Task: Leave out the images and repeat every entry below exactly.

Image-caption web data:
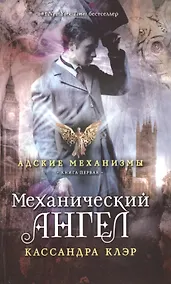 Купить Адские механизмы. Книга 1: Механический ангел — Фото №1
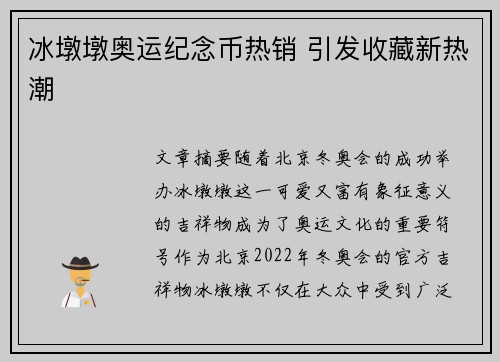 冰墩墩奥运纪念币热销 引发收藏新热潮
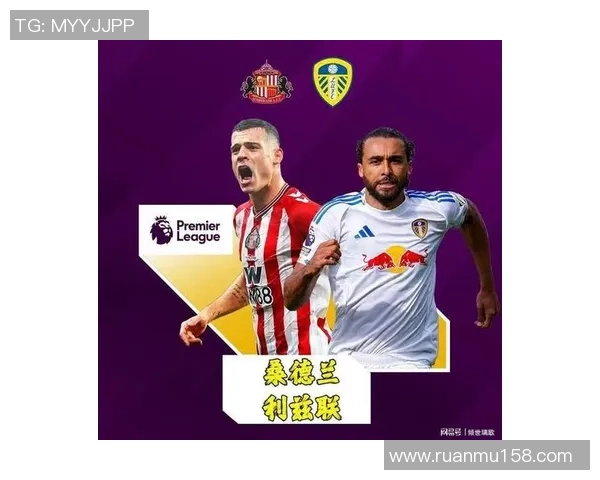 桑德兰与利兹联对决前瞻分析及双方近期状态评估 桑德兰与利兹联对决前瞻分析及双方近期状态评估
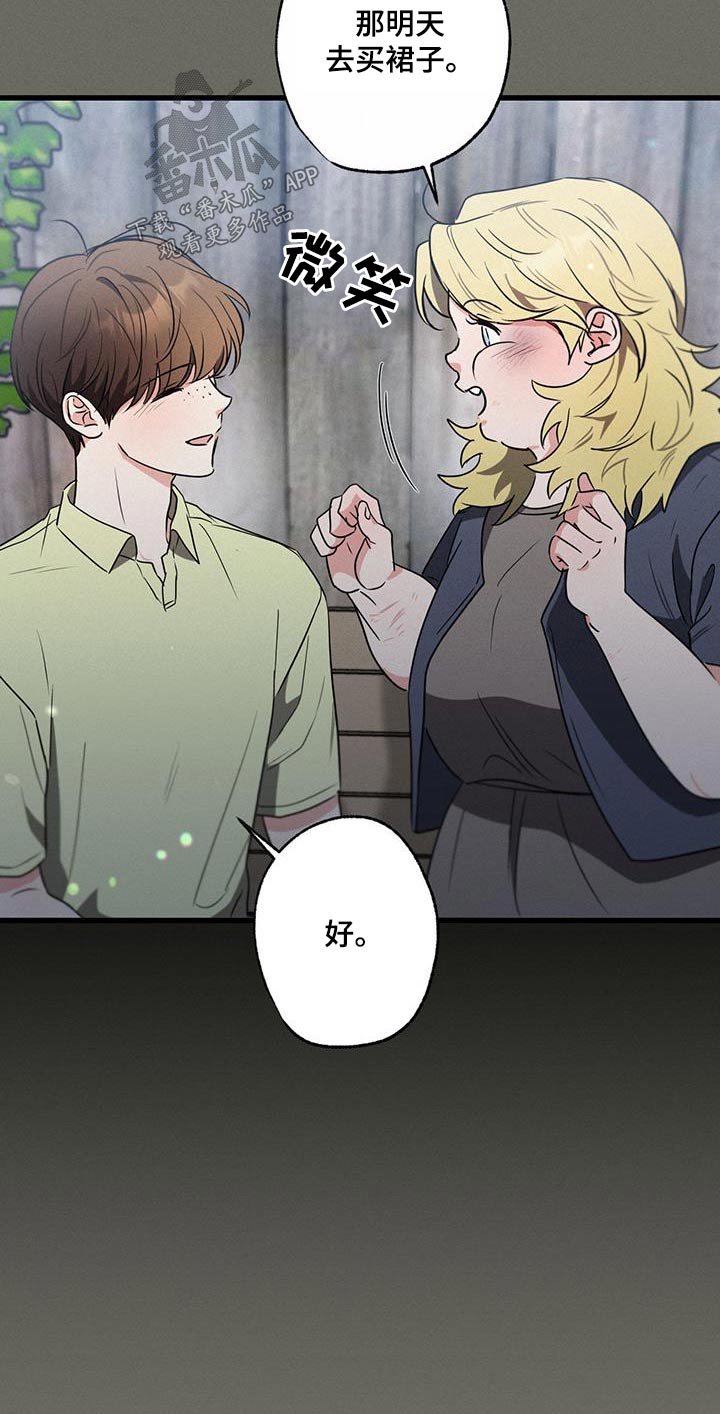第105章：【第二季】有问题17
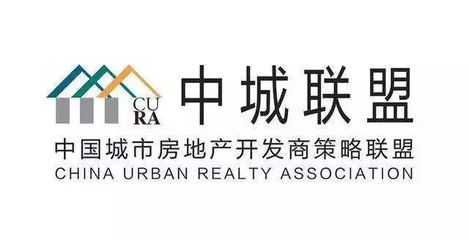 实力耀眼，贵派正式成为中城联盟“新晋合作伙伴”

Exercise result:
 Купить Адские механизмы. Книга 1: Механический ангел — Фото №1
 冰墩墩奥运纪念币热销 引发收藏新热潮
 桑德兰与利兹联对决前瞻分析及双方近期状态评估 桑德兰与利兹联对决前瞻分析及双方近期状态评估
第105章：【第二季】有问题17
 实力耀眼，贵派正式成为中城联盟“新晋合作伙伴”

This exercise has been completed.